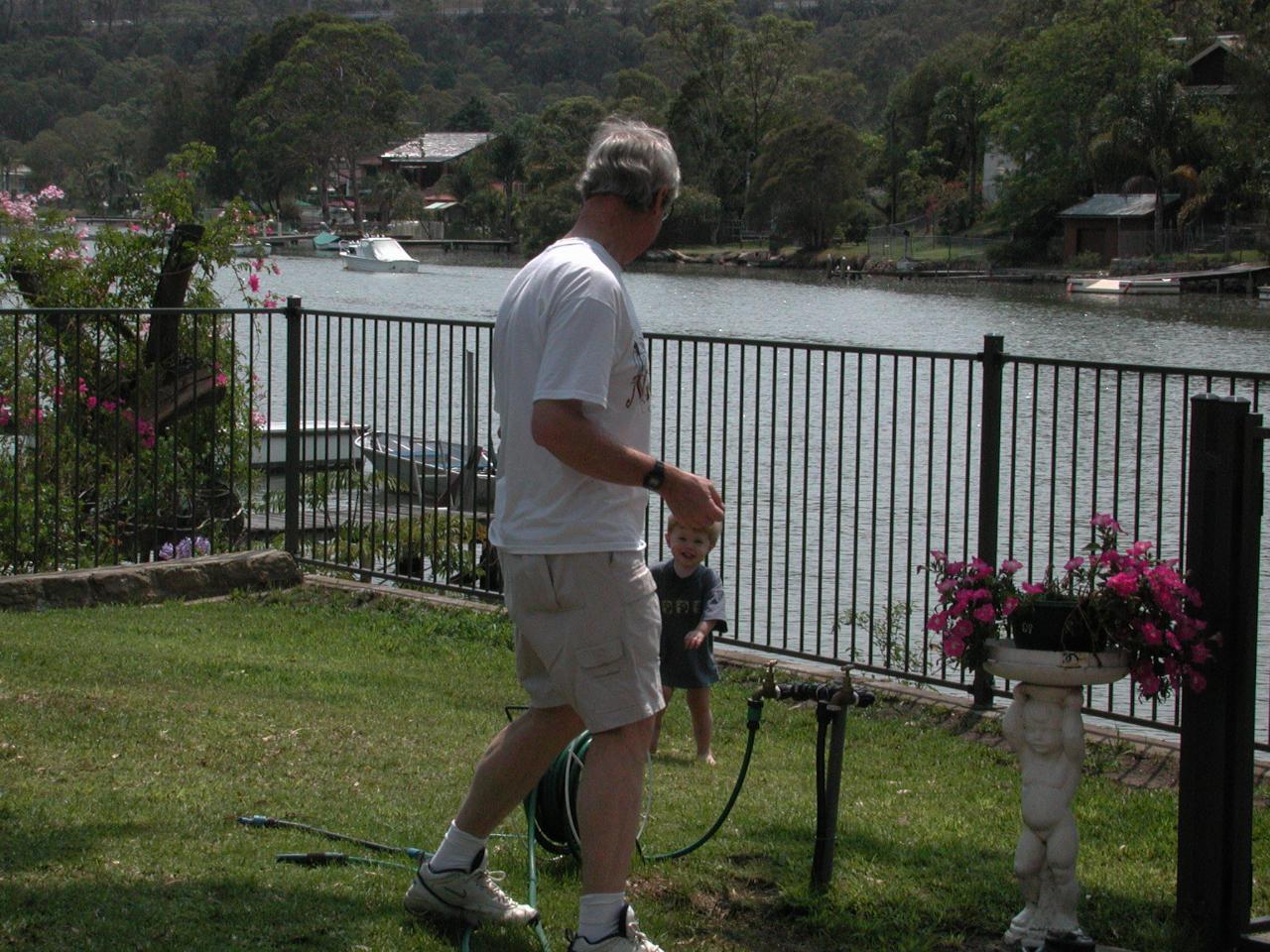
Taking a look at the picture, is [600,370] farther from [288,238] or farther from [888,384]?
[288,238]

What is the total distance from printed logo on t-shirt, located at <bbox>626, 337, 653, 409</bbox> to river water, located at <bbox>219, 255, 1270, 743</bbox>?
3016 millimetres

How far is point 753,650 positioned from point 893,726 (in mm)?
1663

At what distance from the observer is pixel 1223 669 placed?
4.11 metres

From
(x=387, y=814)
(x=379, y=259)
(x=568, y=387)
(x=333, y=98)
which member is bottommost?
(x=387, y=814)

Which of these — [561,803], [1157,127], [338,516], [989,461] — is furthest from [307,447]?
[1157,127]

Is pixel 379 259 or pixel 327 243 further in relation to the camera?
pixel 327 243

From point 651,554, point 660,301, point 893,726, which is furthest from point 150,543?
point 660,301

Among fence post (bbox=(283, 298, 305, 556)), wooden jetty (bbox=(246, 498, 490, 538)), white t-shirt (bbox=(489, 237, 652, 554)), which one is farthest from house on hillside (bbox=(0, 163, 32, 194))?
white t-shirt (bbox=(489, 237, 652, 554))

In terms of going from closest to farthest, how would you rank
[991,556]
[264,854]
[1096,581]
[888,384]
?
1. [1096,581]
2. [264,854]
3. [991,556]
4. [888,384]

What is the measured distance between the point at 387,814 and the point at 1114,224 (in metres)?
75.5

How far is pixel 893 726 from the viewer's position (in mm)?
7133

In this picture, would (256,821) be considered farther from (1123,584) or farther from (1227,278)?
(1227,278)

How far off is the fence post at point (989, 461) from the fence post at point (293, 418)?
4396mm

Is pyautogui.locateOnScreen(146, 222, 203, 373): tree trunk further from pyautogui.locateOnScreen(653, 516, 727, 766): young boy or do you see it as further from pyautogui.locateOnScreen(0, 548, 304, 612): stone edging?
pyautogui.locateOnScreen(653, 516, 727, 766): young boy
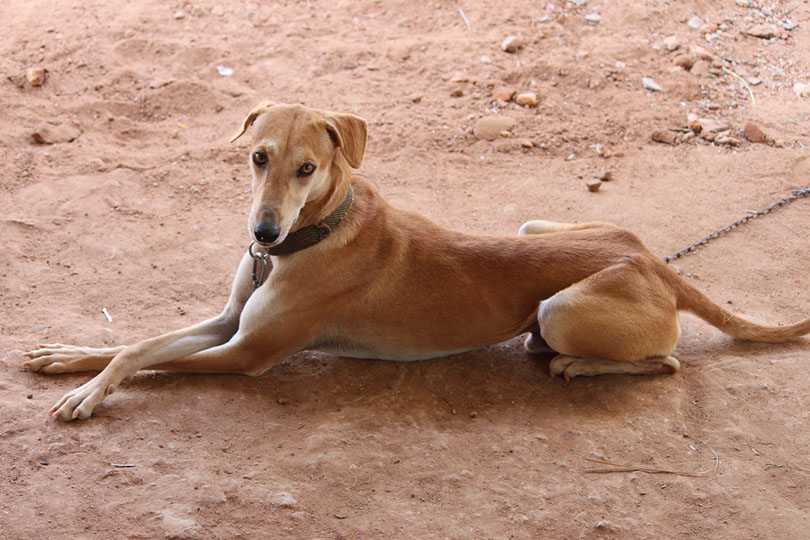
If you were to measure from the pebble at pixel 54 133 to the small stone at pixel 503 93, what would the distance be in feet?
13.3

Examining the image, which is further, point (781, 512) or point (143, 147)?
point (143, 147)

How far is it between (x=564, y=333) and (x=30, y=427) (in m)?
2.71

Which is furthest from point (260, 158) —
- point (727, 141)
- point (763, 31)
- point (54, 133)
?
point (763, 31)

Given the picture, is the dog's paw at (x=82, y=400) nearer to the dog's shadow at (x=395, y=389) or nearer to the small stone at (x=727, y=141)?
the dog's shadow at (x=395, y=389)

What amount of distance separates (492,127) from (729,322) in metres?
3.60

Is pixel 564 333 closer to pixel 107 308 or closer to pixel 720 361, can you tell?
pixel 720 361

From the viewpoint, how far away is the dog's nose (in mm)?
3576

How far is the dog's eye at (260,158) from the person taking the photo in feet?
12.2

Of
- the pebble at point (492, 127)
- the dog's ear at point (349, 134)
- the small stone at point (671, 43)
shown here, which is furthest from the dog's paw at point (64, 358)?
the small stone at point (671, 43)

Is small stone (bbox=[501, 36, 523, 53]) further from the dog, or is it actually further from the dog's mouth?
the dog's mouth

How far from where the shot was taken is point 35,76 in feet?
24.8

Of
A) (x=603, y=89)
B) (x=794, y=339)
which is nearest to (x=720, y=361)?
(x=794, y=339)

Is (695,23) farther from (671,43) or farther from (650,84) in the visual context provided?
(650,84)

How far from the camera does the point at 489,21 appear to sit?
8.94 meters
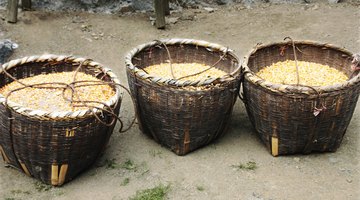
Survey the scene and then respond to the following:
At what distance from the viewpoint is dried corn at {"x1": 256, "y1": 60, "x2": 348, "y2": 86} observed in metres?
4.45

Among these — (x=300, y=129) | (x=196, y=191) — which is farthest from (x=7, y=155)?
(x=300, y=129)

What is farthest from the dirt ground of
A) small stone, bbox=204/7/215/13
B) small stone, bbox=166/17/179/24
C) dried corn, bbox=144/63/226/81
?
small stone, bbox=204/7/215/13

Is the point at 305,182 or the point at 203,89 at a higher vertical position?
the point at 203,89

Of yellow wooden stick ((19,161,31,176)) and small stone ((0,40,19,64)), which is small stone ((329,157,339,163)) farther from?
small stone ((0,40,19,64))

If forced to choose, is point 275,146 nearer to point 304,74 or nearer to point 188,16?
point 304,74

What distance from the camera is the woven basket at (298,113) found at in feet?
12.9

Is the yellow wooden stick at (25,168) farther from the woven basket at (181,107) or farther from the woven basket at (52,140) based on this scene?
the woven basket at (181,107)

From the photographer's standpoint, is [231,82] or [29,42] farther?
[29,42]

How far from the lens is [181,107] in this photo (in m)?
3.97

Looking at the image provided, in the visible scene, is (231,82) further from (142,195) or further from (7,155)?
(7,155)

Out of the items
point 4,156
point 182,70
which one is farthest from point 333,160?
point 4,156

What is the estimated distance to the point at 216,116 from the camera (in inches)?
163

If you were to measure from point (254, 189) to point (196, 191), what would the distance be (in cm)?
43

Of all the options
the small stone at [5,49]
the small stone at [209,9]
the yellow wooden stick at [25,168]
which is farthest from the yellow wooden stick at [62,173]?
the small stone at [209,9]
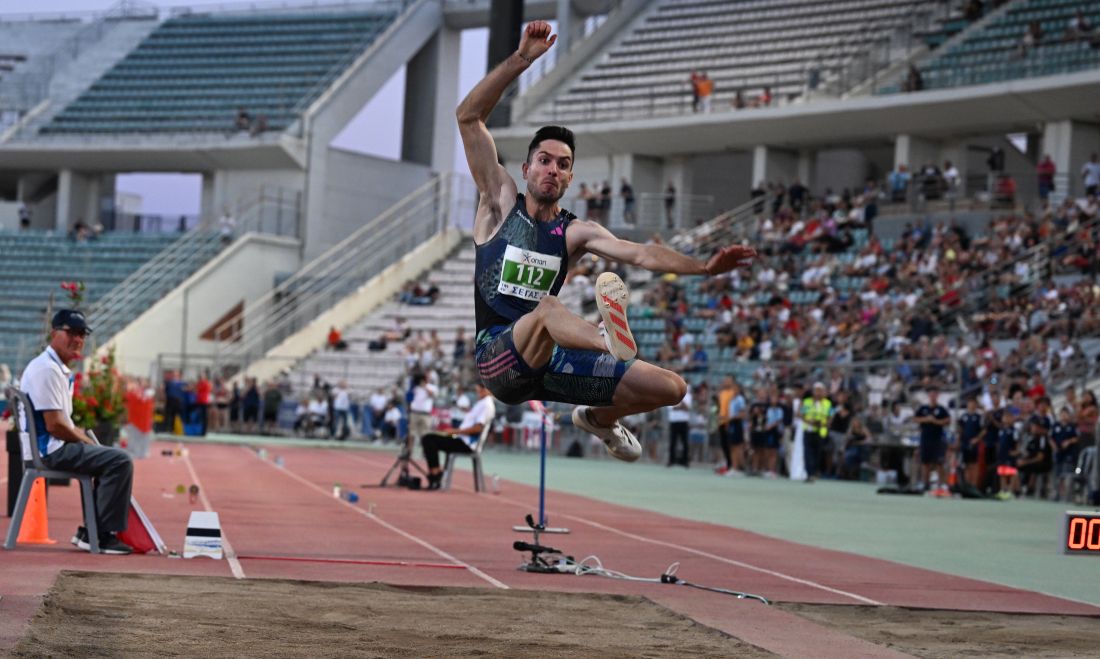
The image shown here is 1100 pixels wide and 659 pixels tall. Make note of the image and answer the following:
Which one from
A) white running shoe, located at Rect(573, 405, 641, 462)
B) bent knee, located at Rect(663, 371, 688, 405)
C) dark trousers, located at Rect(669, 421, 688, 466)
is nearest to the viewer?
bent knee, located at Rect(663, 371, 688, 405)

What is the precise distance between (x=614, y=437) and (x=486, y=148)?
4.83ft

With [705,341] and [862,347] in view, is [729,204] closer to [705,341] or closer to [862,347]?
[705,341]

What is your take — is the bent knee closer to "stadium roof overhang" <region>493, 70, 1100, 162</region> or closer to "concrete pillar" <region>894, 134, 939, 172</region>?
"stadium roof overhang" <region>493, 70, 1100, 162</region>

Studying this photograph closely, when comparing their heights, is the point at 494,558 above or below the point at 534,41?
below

(What you need to do):
Update the items above by changing every "fence post" to "wooden post" and leaving all other text the same. Omit the pictures from your answer.

(The response):
Taking a look at the picture, is [600,370] farther from [288,238] or farther from [888,384]?
[288,238]

What is the total distance from printed logo on t-shirt, located at <bbox>626, 337, 653, 409</bbox> to river water, located at <bbox>219, 255, 1270, 743</bbox>?
3016 millimetres

How far is point 753,650 positioned from point 893,726 (in mm)?
1663

At what distance from the observer is pixel 1223 669 placed?
4.11 metres

From
(x=387, y=814)
(x=379, y=259)
(x=568, y=387)
(x=333, y=98)
which member is bottommost?
(x=387, y=814)

Which of these — [561,803], [1157,127], [338,516], [989,461] — is furthest from [307,447]?
[1157,127]

Is pixel 379 259 or pixel 327 243 further in relation to the camera?
pixel 327 243

From point 651,554, point 660,301, point 893,726, which is furthest from point 150,543?
point 660,301

Among wooden post (bbox=(283, 298, 305, 556)), wooden jetty (bbox=(246, 498, 490, 538)), white t-shirt (bbox=(489, 237, 652, 554)), which one is farthest from house on hillside (bbox=(0, 163, 32, 194))?
white t-shirt (bbox=(489, 237, 652, 554))

In terms of going from closest to farthest, how would you rank
[991,556]
[264,854]
[1096,581]
[888,384]
?
1. [1096,581]
2. [264,854]
3. [991,556]
4. [888,384]

What is the measured distance between the point at 387,814 and the point at 1114,224 (in metres)?
75.5

How far is pixel 893 726 from the viewer's position (in mm)?
7133

In this picture, would (256,821) be considered farther from (1123,584) or farther from (1227,278)?
(1227,278)

How far off is the wooden post at point (989, 461) from the wooden post at point (293, 418)?
4396mm

Is pyautogui.locateOnScreen(146, 222, 203, 373): tree trunk further from pyautogui.locateOnScreen(653, 516, 727, 766): young boy or do you see it as further from pyautogui.locateOnScreen(0, 548, 304, 612): stone edging?
pyautogui.locateOnScreen(653, 516, 727, 766): young boy
If you were to measure from the pebble at pixel 54 133 to the small stone at pixel 503 93, what would the distance be in feet?
13.3

Examining the image, which is further, point (781, 512) or point (143, 147)?
point (143, 147)

How far is it between (x=564, y=333) and (x=30, y=427) (in m)?
2.71

Which is furthest from point (260, 158) —
- point (727, 141)
- point (763, 31)
- point (54, 133)
?
point (763, 31)

Given the picture, is the dog's paw at (x=82, y=400) nearer to the dog's shadow at (x=395, y=389) or nearer to the small stone at (x=727, y=141)?
the dog's shadow at (x=395, y=389)

What amount of distance separates (492,127) from (729,322) in metres?
3.60

Is pixel 564 333 closer to pixel 107 308 or closer to pixel 720 361, can you tell?
pixel 720 361

From the viewpoint, how far away is the dog's nose (in mm)?
3576

How far is the dog's eye at (260,158) from the person taking the photo in feet?
12.2

Of
- the pebble at point (492, 127)
- the dog's ear at point (349, 134)
- the small stone at point (671, 43)
shown here, which is furthest from the dog's paw at point (64, 358)?
the small stone at point (671, 43)

Is small stone (bbox=[501, 36, 523, 53]) further from the dog, or is it actually further from the dog's mouth?
the dog's mouth

How far from where the shot was taken is point 35,76 in feet?
24.8

Of
A) (x=603, y=89)
B) (x=794, y=339)
which is nearest to (x=720, y=361)?
(x=794, y=339)

Is (695,23) farther from (671,43) or farther from (650,84) in the visual context provided?
(650,84)

How far from the camera does the point at 489,21 appear to sit?
8.94 meters
Survey the scene and then respond to the following:
At what distance from the viewpoint is dried corn at {"x1": 256, "y1": 60, "x2": 348, "y2": 86} observed in metres?
4.45

Among these — (x=300, y=129) | (x=196, y=191) — which is farthest from (x=7, y=155)?
(x=300, y=129)

What is farthest from the dirt ground of
A) small stone, bbox=204/7/215/13
B) small stone, bbox=166/17/179/24
C) dried corn, bbox=144/63/226/81
?
small stone, bbox=204/7/215/13

Is the point at 305,182 or the point at 203,89 at a higher vertical position?
the point at 203,89

Of yellow wooden stick ((19,161,31,176)) and small stone ((0,40,19,64)), which is small stone ((329,157,339,163)) farther from?
small stone ((0,40,19,64))

If forced to choose, is point 275,146 nearer to point 304,74 or nearer to point 188,16?
point 304,74

What distance from the camera is the woven basket at (298,113) found at in feet?
12.9

Is the yellow wooden stick at (25,168) farther from the woven basket at (181,107) or farther from the woven basket at (52,140) based on this scene?
the woven basket at (181,107)

From the photographer's standpoint, is [231,82] or [29,42] farther?
[29,42]

How far from the lens is [181,107] in this photo (in m)?
3.97

Looking at the image provided, in the visible scene, is (231,82) further from (142,195) or further from (7,155)?
(7,155)

Out of the items
point 4,156
point 182,70
which one is farthest from point 333,160?
point 4,156

What is the estimated distance to the point at 216,116 from the camera (in inches)?
163

If you were to measure from point (254, 189) to point (196, 191), what would the distance be (in cm)?
43

Of all the options
the small stone at [5,49]
the small stone at [209,9]
the yellow wooden stick at [25,168]
which is farthest from the yellow wooden stick at [62,173]?
the small stone at [209,9]
The image shown here is 1100 pixels wide and 659 pixels tall. Make note of the image and answer the following:
Which one from
A) white running shoe, located at Rect(573, 405, 641, 462)
B) bent knee, located at Rect(663, 371, 688, 405)
C) dark trousers, located at Rect(669, 421, 688, 466)
is nearest to the viewer?
bent knee, located at Rect(663, 371, 688, 405)

What is the precise distance between (x=614, y=437) and (x=486, y=148)?
4.83ft

With [705,341] and [862,347] in view, is [729,204] closer to [705,341] or closer to [862,347]?
[705,341]

What is your take — is the bent knee closer to "stadium roof overhang" <region>493, 70, 1100, 162</region> or closer to "concrete pillar" <region>894, 134, 939, 172</region>?
"stadium roof overhang" <region>493, 70, 1100, 162</region>

Studying this photograph closely, when comparing their heights, is the point at 494,558 above or below the point at 534,41?
below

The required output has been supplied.